Made by Eli Lilly and Company, the weight loss jab could become the first pharmaceutical treatment for OSA – a condition where the walls of the throat relax and narrow, or close, during sleep.
Dr Kunal Gulati, the executive director for diabetes and obesity medical affairs at Lilly Northern Europe, said: “It’s estimated that up to three million people in the UK may have OSA but have not yet been diagnosed.
“Tirzepatide has the potential to be the first pharmaceutical treatment for OSA, which could address the unmet need for people living with this condition.”
Disrupted sleep and excessive daytime sleepiness can be triggered by OSA. In addition, people with OSA are at higher risk of severe heart complications and stroke.
Some people with OSA need to use a continuous positive airway pressure (Cpap) machine while they sleep to ensure a regular flow of air.

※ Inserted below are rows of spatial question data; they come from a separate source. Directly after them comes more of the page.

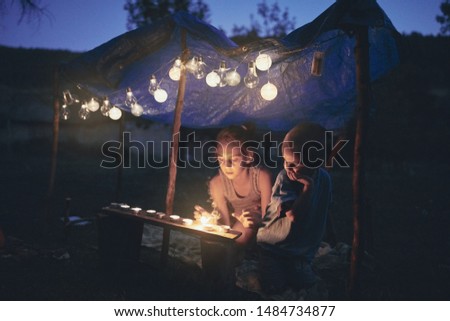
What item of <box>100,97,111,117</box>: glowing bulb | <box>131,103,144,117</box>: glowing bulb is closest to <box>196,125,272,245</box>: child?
<box>131,103,144,117</box>: glowing bulb

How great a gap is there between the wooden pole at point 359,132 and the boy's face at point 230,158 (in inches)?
71.6

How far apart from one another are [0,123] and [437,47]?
3816 centimetres

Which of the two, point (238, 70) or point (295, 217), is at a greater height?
point (238, 70)

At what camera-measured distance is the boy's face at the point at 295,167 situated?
11.6 feet

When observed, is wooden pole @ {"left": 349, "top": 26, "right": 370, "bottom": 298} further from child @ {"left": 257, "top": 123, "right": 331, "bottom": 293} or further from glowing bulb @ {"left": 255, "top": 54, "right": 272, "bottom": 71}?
glowing bulb @ {"left": 255, "top": 54, "right": 272, "bottom": 71}

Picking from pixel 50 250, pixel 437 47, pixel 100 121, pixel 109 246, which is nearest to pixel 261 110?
pixel 109 246

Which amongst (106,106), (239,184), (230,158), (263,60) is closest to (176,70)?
(263,60)

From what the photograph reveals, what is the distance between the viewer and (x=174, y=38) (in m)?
5.05

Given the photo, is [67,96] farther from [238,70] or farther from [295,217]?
[295,217]

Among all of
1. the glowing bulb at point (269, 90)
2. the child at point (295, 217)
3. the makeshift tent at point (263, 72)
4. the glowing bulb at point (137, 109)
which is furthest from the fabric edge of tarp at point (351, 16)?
the glowing bulb at point (137, 109)

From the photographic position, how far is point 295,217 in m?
3.60

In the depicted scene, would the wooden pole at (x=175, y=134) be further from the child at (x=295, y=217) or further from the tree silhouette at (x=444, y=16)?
the tree silhouette at (x=444, y=16)

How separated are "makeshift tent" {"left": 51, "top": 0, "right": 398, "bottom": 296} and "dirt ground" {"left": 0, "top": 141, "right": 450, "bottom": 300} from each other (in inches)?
60.4

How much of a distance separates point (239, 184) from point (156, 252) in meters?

Writing in the New England Journal of Medicine, an international team of researchers including scientists at Lilly, report how they conducted two phase three randomised control trials in people with obesity and OSA.

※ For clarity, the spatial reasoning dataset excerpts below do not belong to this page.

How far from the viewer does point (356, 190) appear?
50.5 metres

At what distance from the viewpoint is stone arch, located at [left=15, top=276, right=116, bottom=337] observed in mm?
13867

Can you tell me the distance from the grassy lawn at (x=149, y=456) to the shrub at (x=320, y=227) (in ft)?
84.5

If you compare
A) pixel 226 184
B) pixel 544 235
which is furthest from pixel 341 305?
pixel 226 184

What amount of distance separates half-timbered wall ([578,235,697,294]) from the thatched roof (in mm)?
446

According to Lilly, one trial involved 234 people who were not using a Cpap machine, and the other involved 235 individuals who were.

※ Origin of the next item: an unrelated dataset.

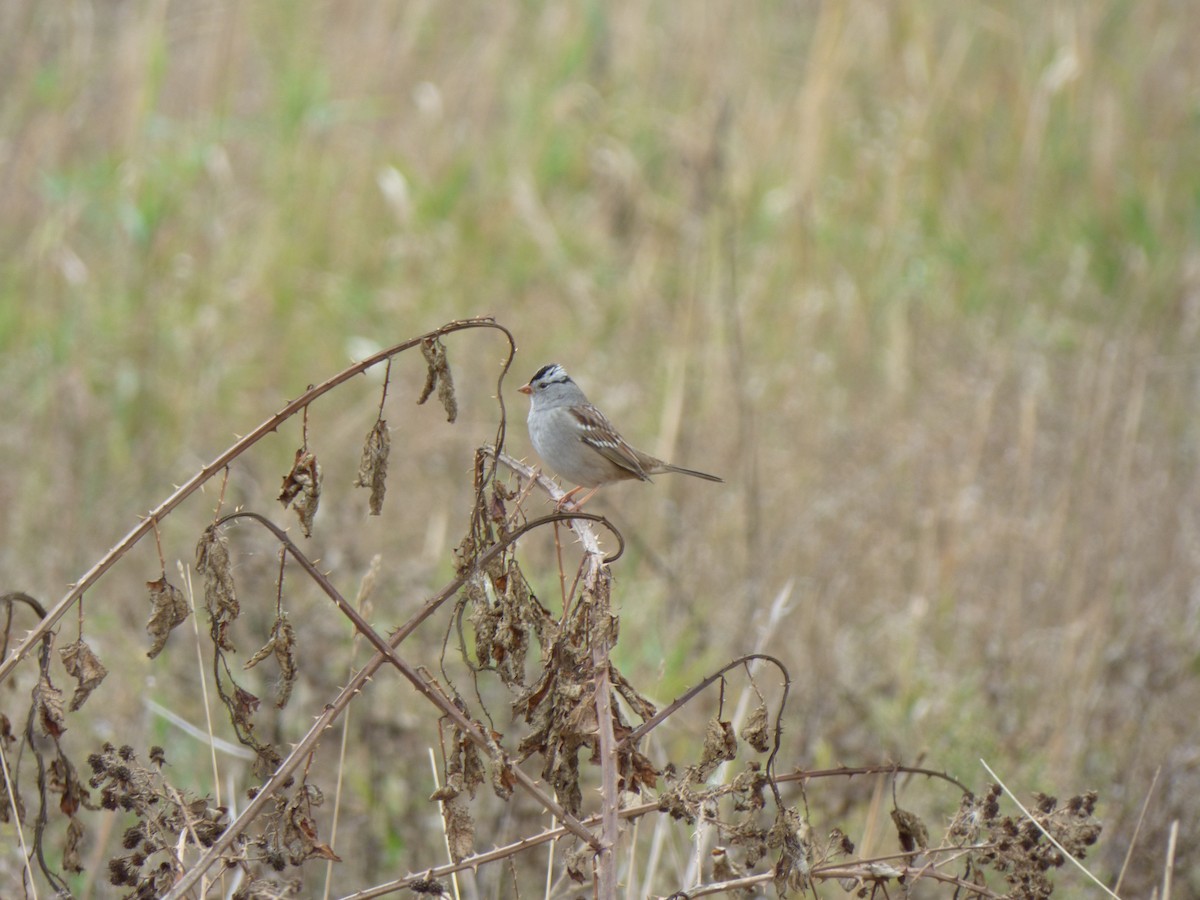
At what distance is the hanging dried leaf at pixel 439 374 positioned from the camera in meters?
1.80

In each trial, people were split into equal size groups and given an injection containing either tirzepatide or a placebo for 52 weeks.
The team looked at the average number of instances of reduced breathing (hypopneas) and stops in breathing (apneas) in an hour of sleep.
At the start of the first trial, participants experienced 51.5 such events per hour on average. However, those given tirzepatide experienced on average 25.3 fewer such events per hour at 52 weeks, while those given a placebo had an average reduction of 5.3 events per hour.
In the second trial, the average reductions in events per hour were 29.3 for tirzepatide and 5.5 for the placebo from a starting figure of 49.5 events per hour on average.
The team say the most common side-effect of tirzepatide was mild to moderate stomach issues.
In both trials, participants given tirzepatide also experienced significant weight loss, had improvements in systolic blood pressure, and reported improved sleep-related outcomes, among other changes.
A spokesperson for Lilly said approximately 70 per cent of people diagnosed with OSA also lived with obesity.
They said: “In addition to reduction in body weight, we believe that reduction in tongue, airway and visceral ectopic fat deposits may have an additional beneficial effect in people living with OSA and obesity.”
Dr Sanjay Patel, from the University of Pittsburgh, said an evaluation of further metrics would be necessary “to fully understand the magnitude of clinical benefit and allow comparisons with existing therapies for obstructive sleep apnoea”.
However, Prof Naveed Sattar, from the University of Glasgow, said the results were really exciting and could revolutionise sleep apnoea care in people living with obesity.
He also noted weight loss would offer people many other benefits that treatments such as Cpap did not provide.
Professor Sattar said: “Considerable evidence has pointed to obesity being a strong risk factor for sleep apnoea.
“To now see substantial improvements in sleep-related patient reported outcomes following large-scale weight loss with an anti-obesity medicine is excellent and will change practice.”
He added: “Such evidence further underlines how important tacking obesity is to both treat and prevent multiple chronic conditions that cause considerable suffering for many people in society.”